-- start of Extract provided --

40. THE AUSTIN FRIARS OF CLARE

Richard de Clare, earl of Gloucester, was the first to introduce the Friars Heremites of St. Austin to this country, and it is generally assumed that the first establishment of the Austin Friars was at Clare, and that they were brought here in the year 1248. (fn. 1)

The Austin Friars, like the rest of the mendicant orders, were not permitted by their rules to hold other property save the site of their house; but in this instance the rule was interpreted in a somewhat liberal sense. Houses of friars, owing to their freedom from the cares of property, appear to have seldom possessed anything of the nature of a chartulary; but in the case of Clare there is a fairly long chartulary extant, containing transcripts of nearly two hundred separate deeds. (fn. 2) The high position of the founder and his posterity, coupled with the fact that Clare was the parent house of the order in England, placed this friary in a somewhat exceptional position, particularly as Clare was a favourite residence for royalty in the thirteenth and fourteenth centuries. The majority of the numerous grants in the chartulary were for quite small plots of meadow land, or of adjoining small lots of buildings, which were added to the site for enlargement, and would have been lawful for any friary. Other charters are mere evidences of the title to small properties on the part of benefactors. Others again are the recital of indulgences and various privileges, or the record of particular events. But a few of them are undoubtedly in direct antagonism to the usual mendicant rule, and involve grants that would not have been accepted save by the consent of the provincial and of the general chapter of the province. Thus in 1349, John, prior of this house, accepted the gift of the manor house of Bourehall from Michael de Bures. (fn. 3)

The most noteworthy record of abnormal gifts is the first entry of the chartulary, headed Carta mortificationis, which recites the licence of Edward III, in 1364, for the alienation in mortmain, to the prior and brothers of the Austin House at Clare, of Ashen and Belchamp St. Paul, for their benefit and for the enlargement of their manse. (fn. 4)

-- end of Extract provided --

Directives:
1. Answer each question from the extract on the Austin Friars of Clare.
(a) In what year are the Austin Friars generally assumed to have been brought to Clare?
(b) Roughly how many separate deeds are transcribed in the Clare chartulary?
(c) From whom did John, prior of the house, accept the manor house of Bourehall in 1349?
2. Copy the passage from the extract on the Austin Friars of Clare from "Richard de Clare, earl" up to and including "1248. (fn. 1)", changing "country" to "kingdom".
3. Translate this sentence from the extract on the Austin Friars of Clare into French: "Thus in 1349, John, prior of this house, accepted the gift of the manor house of Bourehall from Michael de Bures."
The rows that come next are separate material and are unrelated to the extract on the Austin Friars of Clare.

-- start of Supplied data --

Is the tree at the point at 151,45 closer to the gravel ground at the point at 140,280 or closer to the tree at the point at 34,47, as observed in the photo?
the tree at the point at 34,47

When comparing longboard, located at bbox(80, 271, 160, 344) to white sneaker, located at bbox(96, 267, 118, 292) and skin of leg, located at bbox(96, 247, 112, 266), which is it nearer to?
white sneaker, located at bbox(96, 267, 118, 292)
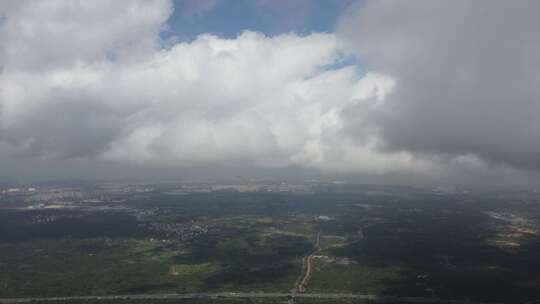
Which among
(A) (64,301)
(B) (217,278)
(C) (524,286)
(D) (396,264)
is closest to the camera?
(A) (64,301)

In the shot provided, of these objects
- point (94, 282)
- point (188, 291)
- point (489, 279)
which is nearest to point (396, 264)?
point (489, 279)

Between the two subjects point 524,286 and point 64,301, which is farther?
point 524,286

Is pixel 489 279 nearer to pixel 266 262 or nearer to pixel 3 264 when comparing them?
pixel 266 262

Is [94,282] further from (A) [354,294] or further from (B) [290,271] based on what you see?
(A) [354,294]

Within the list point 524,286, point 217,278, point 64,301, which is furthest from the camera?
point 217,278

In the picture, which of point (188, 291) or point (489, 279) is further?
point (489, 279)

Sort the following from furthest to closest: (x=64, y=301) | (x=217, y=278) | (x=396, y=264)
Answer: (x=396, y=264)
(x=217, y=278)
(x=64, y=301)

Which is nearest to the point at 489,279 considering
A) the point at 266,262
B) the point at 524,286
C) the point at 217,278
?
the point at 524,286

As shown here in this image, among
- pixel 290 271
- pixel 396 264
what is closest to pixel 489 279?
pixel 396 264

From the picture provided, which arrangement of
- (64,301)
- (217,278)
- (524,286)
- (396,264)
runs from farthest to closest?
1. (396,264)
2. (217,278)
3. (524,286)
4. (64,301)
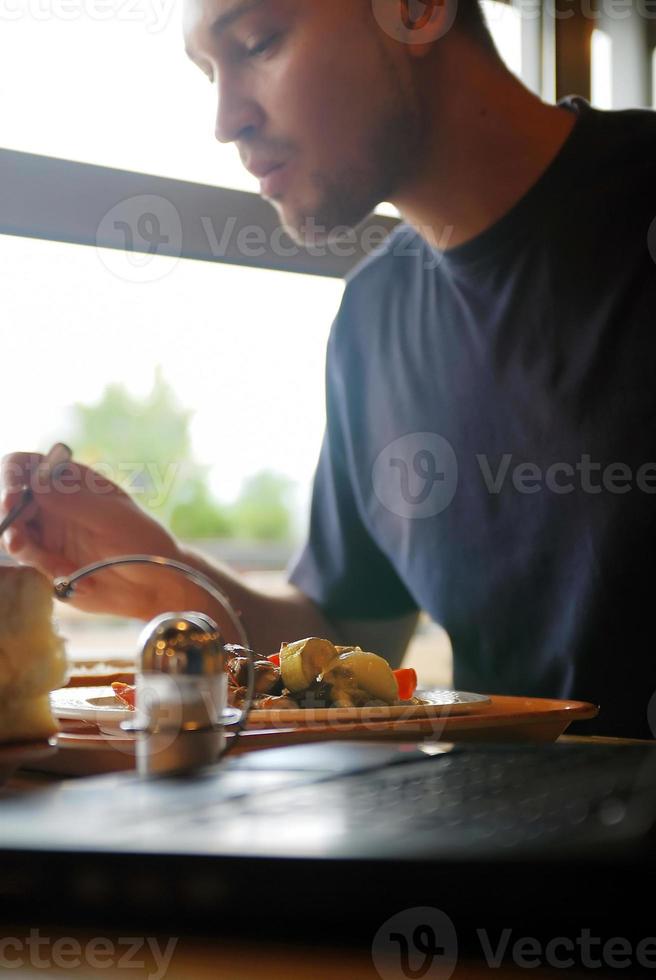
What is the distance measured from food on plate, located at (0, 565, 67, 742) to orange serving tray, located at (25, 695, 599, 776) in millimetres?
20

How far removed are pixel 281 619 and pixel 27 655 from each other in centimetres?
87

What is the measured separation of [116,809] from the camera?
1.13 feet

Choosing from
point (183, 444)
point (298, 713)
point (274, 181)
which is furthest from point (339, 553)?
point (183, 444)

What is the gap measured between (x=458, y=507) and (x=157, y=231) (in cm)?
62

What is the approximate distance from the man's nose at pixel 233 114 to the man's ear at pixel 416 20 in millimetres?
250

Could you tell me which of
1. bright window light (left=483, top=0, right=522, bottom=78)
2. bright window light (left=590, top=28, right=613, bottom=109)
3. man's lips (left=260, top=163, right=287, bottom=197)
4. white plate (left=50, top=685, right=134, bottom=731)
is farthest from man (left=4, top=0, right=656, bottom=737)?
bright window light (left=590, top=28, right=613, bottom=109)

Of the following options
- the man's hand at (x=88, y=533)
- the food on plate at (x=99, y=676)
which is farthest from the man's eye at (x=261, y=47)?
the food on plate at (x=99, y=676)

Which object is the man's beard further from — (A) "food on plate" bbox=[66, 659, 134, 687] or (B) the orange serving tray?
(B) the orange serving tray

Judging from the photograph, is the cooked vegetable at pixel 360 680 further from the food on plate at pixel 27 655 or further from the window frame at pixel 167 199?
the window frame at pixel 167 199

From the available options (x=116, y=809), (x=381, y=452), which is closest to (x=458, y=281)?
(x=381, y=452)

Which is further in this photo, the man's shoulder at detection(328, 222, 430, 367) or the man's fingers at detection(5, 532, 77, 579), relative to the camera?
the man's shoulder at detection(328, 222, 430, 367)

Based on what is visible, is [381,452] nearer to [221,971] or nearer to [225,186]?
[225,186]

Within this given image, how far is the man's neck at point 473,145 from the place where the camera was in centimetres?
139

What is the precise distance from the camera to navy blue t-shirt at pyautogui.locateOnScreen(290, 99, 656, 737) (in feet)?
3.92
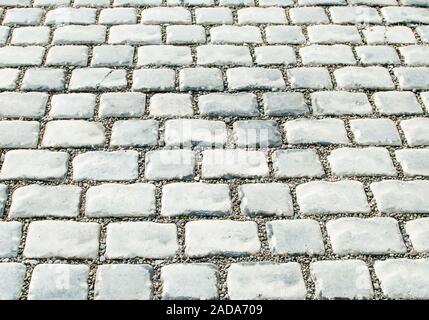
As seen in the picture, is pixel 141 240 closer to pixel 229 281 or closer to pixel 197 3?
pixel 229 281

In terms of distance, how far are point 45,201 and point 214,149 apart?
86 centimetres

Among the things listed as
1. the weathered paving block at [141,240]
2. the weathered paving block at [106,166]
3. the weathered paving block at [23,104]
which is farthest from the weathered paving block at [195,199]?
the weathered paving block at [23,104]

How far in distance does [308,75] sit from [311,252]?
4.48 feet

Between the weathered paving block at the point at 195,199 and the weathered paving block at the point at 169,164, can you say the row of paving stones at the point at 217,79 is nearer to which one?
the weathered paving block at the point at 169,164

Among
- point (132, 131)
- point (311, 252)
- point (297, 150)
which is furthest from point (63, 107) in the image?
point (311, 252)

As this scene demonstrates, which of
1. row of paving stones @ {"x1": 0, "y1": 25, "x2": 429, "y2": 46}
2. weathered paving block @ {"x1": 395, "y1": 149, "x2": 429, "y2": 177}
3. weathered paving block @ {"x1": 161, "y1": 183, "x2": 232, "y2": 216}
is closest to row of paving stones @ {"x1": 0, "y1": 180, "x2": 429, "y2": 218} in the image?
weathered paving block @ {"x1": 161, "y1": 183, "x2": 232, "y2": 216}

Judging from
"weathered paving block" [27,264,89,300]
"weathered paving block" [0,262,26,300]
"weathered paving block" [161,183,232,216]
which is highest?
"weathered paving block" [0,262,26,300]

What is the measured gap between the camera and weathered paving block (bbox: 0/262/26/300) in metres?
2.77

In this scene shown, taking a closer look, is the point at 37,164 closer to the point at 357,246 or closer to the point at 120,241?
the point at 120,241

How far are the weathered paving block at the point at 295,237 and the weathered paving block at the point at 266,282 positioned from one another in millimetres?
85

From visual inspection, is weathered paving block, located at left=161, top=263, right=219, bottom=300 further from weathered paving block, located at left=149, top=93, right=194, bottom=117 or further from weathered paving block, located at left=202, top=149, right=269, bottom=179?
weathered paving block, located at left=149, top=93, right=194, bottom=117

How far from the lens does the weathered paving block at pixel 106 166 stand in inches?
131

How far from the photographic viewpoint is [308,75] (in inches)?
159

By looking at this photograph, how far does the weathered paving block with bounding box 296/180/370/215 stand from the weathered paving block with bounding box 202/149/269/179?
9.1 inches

-- end of Supplied data --

Exercise results:
1.
(a) 1248
(b) Nearly two hundred
(c) Michael de Bures

2.
Richard de Clare, earl of Gloucester, was the first to introduce the Friars Heremites of St. Austin to this kingdom, and it is generally assumed that the first establishment of the Austin Friars was at Clare, and that they were brought here in the year 1248. (fn. 1)

3. Ainsi, en 1349, John, prieur de cette maison, accepta le don du manoir de Bourehall de la part de Michael de Bures.